So we are establishing a number of those internally and giving people those tasks, and then measuring against that. So we've established an internal score card of probably 15, 20 metrics that we'll be putting out to the group on a quarterly and monthly basis.
Analyst
Okay. And then also, it looks to me - and correct me if I'm wrong, but did you have some used equipment sales that flew through - that flowed through the P and S segment?
John Jackson - Senior VP and CFO
We did have some - an exercise of a purchase option on some equipment for about $12 million. There was some gain on that, and then we had some purchase options on some other equipment that hasn't closed yet that we recognized a loss on. So from a gain/loss perspective, it was negligible. Basically zero.
Analyst
Okay. And final question. What is your outlook for capex in Q3? You mentioned you want to keep '02 around 250, but can you give us some light on Q3?

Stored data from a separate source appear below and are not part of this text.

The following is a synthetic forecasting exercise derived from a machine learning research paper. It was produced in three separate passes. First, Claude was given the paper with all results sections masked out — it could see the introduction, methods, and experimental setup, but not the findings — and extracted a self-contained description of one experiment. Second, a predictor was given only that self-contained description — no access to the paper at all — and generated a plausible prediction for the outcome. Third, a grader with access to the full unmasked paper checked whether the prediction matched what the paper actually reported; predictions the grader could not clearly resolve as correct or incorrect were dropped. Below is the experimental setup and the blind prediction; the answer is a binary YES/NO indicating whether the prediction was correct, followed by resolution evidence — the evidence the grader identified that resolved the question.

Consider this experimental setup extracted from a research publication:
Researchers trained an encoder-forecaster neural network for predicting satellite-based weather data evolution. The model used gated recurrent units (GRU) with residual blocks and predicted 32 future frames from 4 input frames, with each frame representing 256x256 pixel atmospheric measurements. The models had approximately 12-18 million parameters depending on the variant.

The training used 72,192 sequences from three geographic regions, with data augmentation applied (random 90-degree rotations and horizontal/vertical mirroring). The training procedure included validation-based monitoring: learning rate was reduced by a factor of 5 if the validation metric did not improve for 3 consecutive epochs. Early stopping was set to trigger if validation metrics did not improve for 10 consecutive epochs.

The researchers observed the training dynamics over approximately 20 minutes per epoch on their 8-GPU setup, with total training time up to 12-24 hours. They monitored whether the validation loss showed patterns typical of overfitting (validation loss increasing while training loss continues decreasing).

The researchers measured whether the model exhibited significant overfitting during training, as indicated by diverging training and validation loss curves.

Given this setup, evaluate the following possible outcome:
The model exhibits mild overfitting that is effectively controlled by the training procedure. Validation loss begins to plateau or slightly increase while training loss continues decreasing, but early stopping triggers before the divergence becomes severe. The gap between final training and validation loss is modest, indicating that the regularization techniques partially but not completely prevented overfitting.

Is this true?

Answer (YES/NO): NO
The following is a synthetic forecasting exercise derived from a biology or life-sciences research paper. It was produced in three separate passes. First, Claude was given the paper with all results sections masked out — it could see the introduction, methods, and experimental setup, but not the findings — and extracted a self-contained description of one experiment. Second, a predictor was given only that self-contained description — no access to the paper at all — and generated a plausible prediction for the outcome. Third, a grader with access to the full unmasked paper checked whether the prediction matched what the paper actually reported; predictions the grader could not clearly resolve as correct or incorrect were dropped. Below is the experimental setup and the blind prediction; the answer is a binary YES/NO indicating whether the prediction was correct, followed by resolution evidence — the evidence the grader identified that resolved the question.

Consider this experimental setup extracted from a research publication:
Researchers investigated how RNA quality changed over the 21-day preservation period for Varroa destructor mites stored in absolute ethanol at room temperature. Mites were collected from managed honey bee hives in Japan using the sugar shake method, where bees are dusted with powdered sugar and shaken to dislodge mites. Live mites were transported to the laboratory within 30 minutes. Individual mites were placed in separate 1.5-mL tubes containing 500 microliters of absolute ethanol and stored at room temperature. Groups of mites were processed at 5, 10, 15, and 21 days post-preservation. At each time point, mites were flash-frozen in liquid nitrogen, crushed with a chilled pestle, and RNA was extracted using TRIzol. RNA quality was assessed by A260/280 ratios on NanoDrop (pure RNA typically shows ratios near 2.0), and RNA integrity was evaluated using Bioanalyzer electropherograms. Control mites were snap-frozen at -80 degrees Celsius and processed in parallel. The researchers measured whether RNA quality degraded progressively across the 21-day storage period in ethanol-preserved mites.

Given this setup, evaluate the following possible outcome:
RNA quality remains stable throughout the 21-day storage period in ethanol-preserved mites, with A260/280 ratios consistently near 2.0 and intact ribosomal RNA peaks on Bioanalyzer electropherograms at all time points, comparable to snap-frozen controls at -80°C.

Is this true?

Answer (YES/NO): NO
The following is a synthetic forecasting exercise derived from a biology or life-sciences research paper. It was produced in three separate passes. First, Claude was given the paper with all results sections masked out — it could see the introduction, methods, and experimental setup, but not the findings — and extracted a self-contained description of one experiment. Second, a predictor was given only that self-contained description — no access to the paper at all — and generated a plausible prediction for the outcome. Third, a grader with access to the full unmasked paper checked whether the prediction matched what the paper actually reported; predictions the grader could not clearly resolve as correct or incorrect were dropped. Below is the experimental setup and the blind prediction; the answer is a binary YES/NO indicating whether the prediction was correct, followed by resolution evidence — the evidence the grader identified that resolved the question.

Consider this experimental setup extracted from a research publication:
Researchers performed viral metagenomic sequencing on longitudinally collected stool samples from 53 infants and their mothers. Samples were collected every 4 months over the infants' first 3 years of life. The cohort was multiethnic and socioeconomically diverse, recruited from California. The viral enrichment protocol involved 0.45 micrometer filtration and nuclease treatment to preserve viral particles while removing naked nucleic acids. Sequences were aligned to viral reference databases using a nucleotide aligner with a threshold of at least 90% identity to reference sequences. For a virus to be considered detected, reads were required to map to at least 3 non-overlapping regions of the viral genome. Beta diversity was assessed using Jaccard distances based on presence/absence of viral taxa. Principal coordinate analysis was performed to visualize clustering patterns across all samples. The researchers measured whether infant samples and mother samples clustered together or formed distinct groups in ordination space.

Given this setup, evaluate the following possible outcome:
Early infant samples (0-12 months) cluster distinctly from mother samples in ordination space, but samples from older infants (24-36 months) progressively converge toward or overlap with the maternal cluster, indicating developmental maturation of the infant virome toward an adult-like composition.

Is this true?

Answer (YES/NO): NO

John Jackson - Senior VP and CFO
Yeah. I'd hope we'd be in between 60, $65 million, something like that.
The - what we're balancing here is we've said we want to stay within cash flow, and we are clearly doing that from March forward. Whether we're going to be able to balance within cash flow for the full year because of our spending coming into the year is unknown yet and what we're balancing right now is some really good international opportunities with our cash flow. So we're keeping a very close eye, a daily eye, on liquidity, and we're also looking at our investment opportunities and really trying to be very disciplined in that area. But as Victor mentioned in his comments, the international arena is doing quite well and we don't want to miss out on some what we'll call very good returns in that area.
Analyst
Okay. And let me just ask you a quick follow-up to that, because if we're looking at 65 million in capex for Q3, that takes you to around 215 for the year, and I understand that the 250 is a pretty fluid number.
John Jackson - Senior VP and CFO
Right.
Analyst
But do you think you would actually be in a position to cut capex spending down to about 35 million in Q4, if you had to?
John Jackson - Senior VP and CFO
Well, that's why I say we're balancing that. That 25 is where we're targeting, balancing the international opportunities, so we could be as low as 50 million in the third quarter, and if you get to 50, you got a 50 and 50 stacking up on yourself, so I'm just hedging my bet there a little bit that if these international opportunities work out and we're successful, we may move that 250 more up to 270 in connection with balancing our liquidity and maintaining a strong liquidity position.
Analyst
Okay. Thank you.
John Jackson - Senior VP and CFO
Okay.
Operator
Mark van Holland with American Express.
Analyst
Yeah. Hi. Good afternoon, guys.
Could you give me horsepower domestically and international at the end of the quarter?
John Jackson - Senior VP and CFO
Sure. Internationally, we had horsepower of a little over 800,000 horsepower, and we had 3.6 million in total, so you had about 2.8 domestically.
Analyst
Okay. Two eight domestically. And I know you've talked about Argentina a little bit. Could you quantify that on an EBITDA basis in the second quarter? Was it a negative two or three million versus, you know, I guess typically it's probably positive five to eight or so?
John Jackson - Senior VP and CFO
I think it was about two-and-a-half to 3 million EBITDA positive for the quarter.
Analyst
Okay.
John Jackson - Senior VP and CFO
So that's why we're, you know, down the 2-and-a-half to 3 million for the quarter.
Analyst
Okay. And again, before devaluation, that was usually 5 to 8 million on the positive side, is that right.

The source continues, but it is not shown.